Setidaknya, itulah kesimpulan yang bisa direduksi dari analisis profesor matematika kenamaan, David Sumpter.
Segitiga Penjaga Harmoni
Dalam kolomnya di laman FourFourTwo, Sumpter menuturkan "tikit-taka" era Guardiola sudah mentok dan mampu diantisipasi lawan-lawan Blaugrana.
Itu terbukti pada pembantaian Barcelona oleh Bayern Muenchen 0-7 dalam ajang Liga Champions tahun 2013.
Pressing tanpa lelah pemain-pemain Bayern, mampu meluluhlantakkan operan-operan pendek nan cepat Barcelona.
"Setelah kekalahan itu, Barcelona butuh beberapa lama untuk memulihkan diri, hingga Luis Enrique datang pada tahun 2014. Ketika itu, ia melihat kelemahan 'tiki-taka', dan menyempurnakannya dengan memasukkan rumus simetri," tulis Sumpter.
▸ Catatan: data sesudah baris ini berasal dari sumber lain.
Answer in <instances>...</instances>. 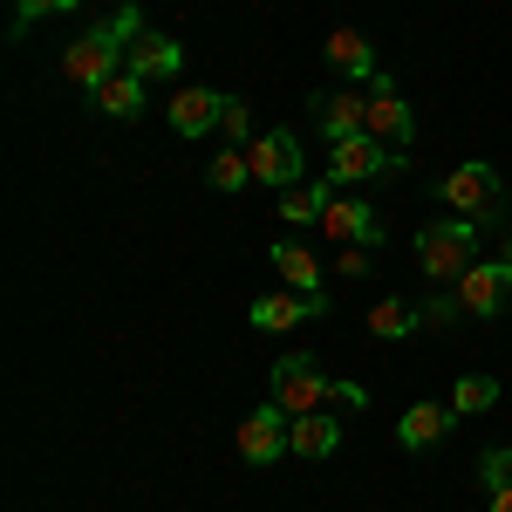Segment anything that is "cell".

Pada sisi kiri formasi Barcelona, Enrique memasang "segitiga" yang dipimpin Neymar dan dibantu Jordi Alba serta Andres Iniesta.
Sementara pada sisi kanan, ia memercayakan Lionel Messi memimpin "segitiga" bersama Ivan Rakitic dan Dani Alves.
Menurut Sumpter, formasi segitiga ini efektif dalam pembuatan jaringan operan serta umpan terobosan ke lini tengah lawan yang didiami Luis Suarez.
Itu seperti yang terjadi ketika Barcelona menghancurkan AS Roma 6-1 di ajang Liga Champions, November 2015.